El segundo banco de madera
La barra de labios de Ángeles y los artículos de Delibes
A ver si hoy se me logra. Tras el paréntesis ecológico del pasado domingo, obligado por la actualidad de la Cumbre del Clima en Madrid, ... vuelvo al vallisoletano parque municipal de Campo Grande, y lo hago para sentarme, junto a Miguel Delibes, en un banco de madera que está en la plazoleta de la Fuente de la Fama: «El segundo de la derecha entrando por la Pajarera», en recuerdos del escritor.
Que fue el banco donde Miguel y Ángeles de Castro se hicieron novios en septiembre de 1939. «A Ángeles la conocí –transcribo en mi biografía 'Miguel Delibes de cerca'– cuando ella contaba quince años. Era tan bella, grácil y alegre que, a pesar de ser aún una niña, tenía ya una legión de moscones alrededor. Nos enamoramos. Y fue el nuestro un noviazgo de prueba, pues en los primeros tiempos no disponíamos de una peseta y nos pasábamos la vida en un banco de Campo Grande mirándonos a los ojos, hermosa actividad hoy incomprendida».

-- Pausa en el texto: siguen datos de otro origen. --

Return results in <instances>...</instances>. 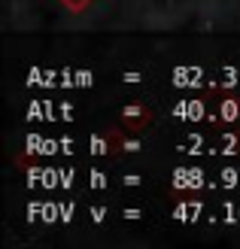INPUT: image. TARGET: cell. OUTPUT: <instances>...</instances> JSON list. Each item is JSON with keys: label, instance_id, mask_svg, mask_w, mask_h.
Here are the masks:
<instances>
[{"label": "cell", "instance_id": "cell-1", "mask_svg": "<svg viewBox=\"0 0 240 249\" xmlns=\"http://www.w3.org/2000/svg\"><path fill=\"white\" fill-rule=\"evenodd\" d=\"M61 3H64L67 9H73V12H82L88 3H92V0H61Z\"/></svg>", "mask_w": 240, "mask_h": 249}, {"label": "cell", "instance_id": "cell-2", "mask_svg": "<svg viewBox=\"0 0 240 249\" xmlns=\"http://www.w3.org/2000/svg\"><path fill=\"white\" fill-rule=\"evenodd\" d=\"M125 116H128V119H137V116H143V104H131L128 109H125Z\"/></svg>", "mask_w": 240, "mask_h": 249}]
</instances>
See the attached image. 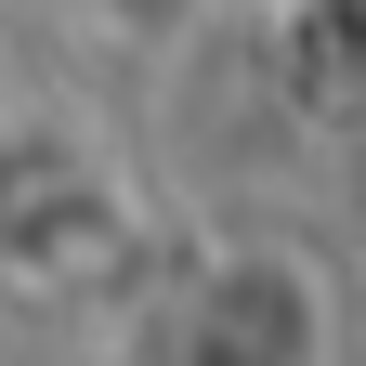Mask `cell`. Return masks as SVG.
<instances>
[{"mask_svg": "<svg viewBox=\"0 0 366 366\" xmlns=\"http://www.w3.org/2000/svg\"><path fill=\"white\" fill-rule=\"evenodd\" d=\"M327 340H340L327 274H314L301 249H274V236L209 249L170 288V314H157V353L170 366H327Z\"/></svg>", "mask_w": 366, "mask_h": 366, "instance_id": "1", "label": "cell"}]
</instances>
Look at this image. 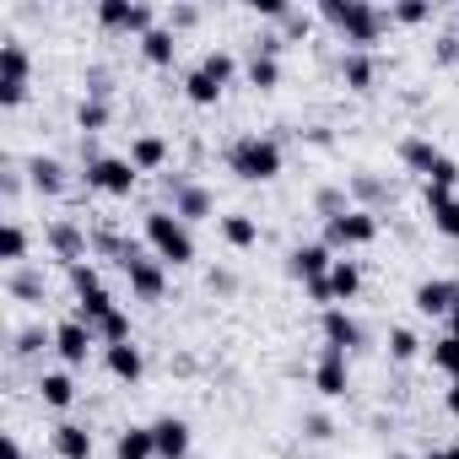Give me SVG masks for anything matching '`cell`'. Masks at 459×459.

Contamos con dos fotografías del banco aludido por Delibes, y que también yo recojo en mi biografía delibeana. En la primera está sentada Ángeles, joven y guapa, instantánea tomada más o menos en aquel tiempo del noviazgo. Y en la segunda, en la segunda fotografía, ocupa el banco Miguel, con 83 años. Tomada en 2003 y reproducida en esta página. El implacable paso del tiempo se aprecia no solo en la edad de los retratados, sino incluso en la morfología del propio banco del parque. Reposa Ángeles en el primigenio, el de 1939, austero y esquemático; mientras Miguel lo hace en un banco de ahora, de los que todavía puede contemplar el paseante hodierno.
Miguel Delibes no solía prestarse demasiado a hablar de su esposa Ángeles. Incluso cuando yo le tiraba de la lengua se hacía el remolón. Daba la sensación de que era un sentimiento exclusivamente suyo, y que no tenía por qué compartirlo con nadie. Solo cuando espontáneamente dejaba él traslucir algún recuerdo, alguna confidencia, prestaba yo oído atento, incluso como sin darle mayor importancia ni apostillar nada por mi cuenta, no fuera a romperse el sortilegio.
Tomar la lección
Como aquel día en que Miguel esbozó una sonrisa y musitó:
–¿Sabes de qué me estoy acordando? De cuando, lo mismo que nosotros dos ahora, paseaba yo con Ángeles, por este mismo parque, aún novios, mientras ella me tomaba la lección.
–No..., no lo pillo, Miguel.
–Sí, yo estaba entonces preparando oposiciones a la Escuela de Comercio, y el temario era extensísimo y farragoso. Ella, mientras paseábamos de aquí para allá, me preguntaba este o el otro artículo, seguidos o salteados, y yo los recitaba de carrerilla para memorizarlos. ¿Y sabes qué hacía Ángeles entre tanto? Punteaba los artículos recitados con su barra de labios.
–¿Con el lápiz de... labios?
–Como te lo digo. Iba punteando los artículos repasados, de modo que cuando llegó la fecha de las oposiciones, todos los artículos del temario tenían al menos dos puntos rojos, y algunos hasta media docena. Lo que significaba que todos me habían sido preguntados y recitados por mí alguna vez. Dicho bien y pronto: que logré aprenderme los más de mil artículos del Código de Comercio a base de endurecer Ángeles y yo los gemelos y los cuádriceps.
–Como ahora nosotros dos, ¿no? Aunque sin temario que aprenderse ni recitar de memoria.
No dije más. Ni Miguel tampoco. Aunque quedó claro que el banco de madera de Campo Grande tenía la virtud de remover los recuerdos e incluso la añoranza del escritor.
El segundo banco a la derecha de la plazuela de la Fuente de la Fama, entrando desde la Pajarera. Ese.